Yapılacak İşler —
(1) Keramet hakkındaki metne göre keramet ve olağanüstü işler, yüce Allah'ı şuhudi olarak tanımanın hangi basamaklarıdır?
(2) Keramet hakkındaki metinde "Gelişmiş Arama" ifadesinden başlayıp "şahsın hak oluşu manasına gelir mi?" ifadesine kadar, bu ifade de dahil olmak üzere, olan kısmı aynen yazın.

Çıkarılan Metin —
============

Gelişmiş Arama
Ziyaret
6386
Güncellenme Tarihi: 2012/05/03
Soru Özeti
Bir kimsenin keramet sergilemesi onun hak oluşu manasına gelir mi?
Soru
Keramet ve olağanüstü işler sergilemek bu fiilleri yapan şahsın hak oluşu manasına gelir mi?
Kısa Cevap

İrfanda yaygın olan konulardan birisi, keramet ve olağanüstü işler yapma meselesidir. İrfan ve seyr-i sülûk yolunda keramet, mükaşefe ve olağan dışı işlerin meydana gelmesi, insanın bunlar ile mağrur olacağı ve bu hususları çok önemseyeceği hususlar değildir. Bunlar yüce Allah’ı şuhudi olarak tanımanın ilk ve çok düşük basamaklarıdır. Gerçek ve temiz arifler hiçbir zaman bu hususlara gönül bağlamamıştır. Bu hususta bu tür kabiliyetler ve olağanüstü işler yapmak hak ve batıl arasında ortak olduğundan, her ferdin, meşrebinin ve yönteminin hakkaniyetine ve de onun Allah’a yakın bir insan olduğuna delil teşkil etmez. Bu, o şahsın Allah’ın velilerinden olduğuna ve yüce Allah nezdinde bir makam ve konum taşıdığına delil sayılmaz. Elbette böyle bir makam ve konuma sahip olunmadığına da delil teşkil etmez; böyle şahısların gerçekten Allah’ın liyakatli kulları olması ve yüce Allah’ın onların eliyle birtakım olağanüstü işler yapmayı maslahat bilmesi de muhtemeldir. Bu nedenle keramet ve olağanüstü işler yapan şahısların doğru bir şekilde tanınması gerekir.

============

Bir veri dosyasının parçası
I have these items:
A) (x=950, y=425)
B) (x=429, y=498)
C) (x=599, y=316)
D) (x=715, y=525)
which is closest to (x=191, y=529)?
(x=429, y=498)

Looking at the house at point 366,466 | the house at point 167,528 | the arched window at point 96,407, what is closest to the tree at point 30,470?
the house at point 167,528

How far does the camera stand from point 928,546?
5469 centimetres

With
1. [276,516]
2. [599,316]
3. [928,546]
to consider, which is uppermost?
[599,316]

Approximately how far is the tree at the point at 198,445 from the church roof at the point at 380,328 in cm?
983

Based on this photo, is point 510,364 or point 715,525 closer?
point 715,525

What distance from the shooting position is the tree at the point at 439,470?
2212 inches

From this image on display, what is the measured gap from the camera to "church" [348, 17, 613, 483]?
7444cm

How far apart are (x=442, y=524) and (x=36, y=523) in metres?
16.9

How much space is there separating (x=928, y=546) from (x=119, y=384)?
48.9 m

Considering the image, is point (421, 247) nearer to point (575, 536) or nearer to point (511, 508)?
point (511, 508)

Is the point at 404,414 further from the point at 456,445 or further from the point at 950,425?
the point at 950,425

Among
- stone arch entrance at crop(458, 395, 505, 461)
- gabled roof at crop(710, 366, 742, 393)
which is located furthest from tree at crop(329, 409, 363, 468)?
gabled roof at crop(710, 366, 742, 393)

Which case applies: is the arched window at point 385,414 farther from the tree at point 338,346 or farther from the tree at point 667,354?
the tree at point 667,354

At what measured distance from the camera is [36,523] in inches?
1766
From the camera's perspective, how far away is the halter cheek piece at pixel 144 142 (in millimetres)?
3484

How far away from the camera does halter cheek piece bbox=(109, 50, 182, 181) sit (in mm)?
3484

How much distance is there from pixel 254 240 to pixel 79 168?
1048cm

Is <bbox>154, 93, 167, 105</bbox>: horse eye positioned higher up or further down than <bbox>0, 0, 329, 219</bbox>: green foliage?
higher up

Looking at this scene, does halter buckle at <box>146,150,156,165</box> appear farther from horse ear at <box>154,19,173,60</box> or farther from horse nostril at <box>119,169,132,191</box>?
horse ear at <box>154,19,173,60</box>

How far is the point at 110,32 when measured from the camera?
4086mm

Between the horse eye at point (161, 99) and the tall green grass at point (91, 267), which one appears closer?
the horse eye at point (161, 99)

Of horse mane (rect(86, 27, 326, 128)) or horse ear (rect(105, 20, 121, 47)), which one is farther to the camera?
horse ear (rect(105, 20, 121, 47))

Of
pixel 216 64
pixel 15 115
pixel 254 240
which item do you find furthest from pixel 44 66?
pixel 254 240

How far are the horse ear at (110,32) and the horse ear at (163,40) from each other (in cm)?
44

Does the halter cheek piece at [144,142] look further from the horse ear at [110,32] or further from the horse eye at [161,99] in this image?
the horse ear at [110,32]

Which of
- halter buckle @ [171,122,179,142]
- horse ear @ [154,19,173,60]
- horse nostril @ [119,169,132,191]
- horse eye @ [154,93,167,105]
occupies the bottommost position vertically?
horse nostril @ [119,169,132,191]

============

Çözümler Aşağıda —
(1) İlk ve çok düşük basamaklarıdır.

(2)
Gelişmiş Arama
Ziyaret
6386
Güncellenme Tarihi: 2012/05/03
Soru Özeti
Bir kimsenin keramet sergilemesi onun hak oluşu manasına gelir mi?
Soru
Keramet ve olağanüstü işler sergilemek bu fiilleri yapan şahsın hak oluşu manasına gelir mi?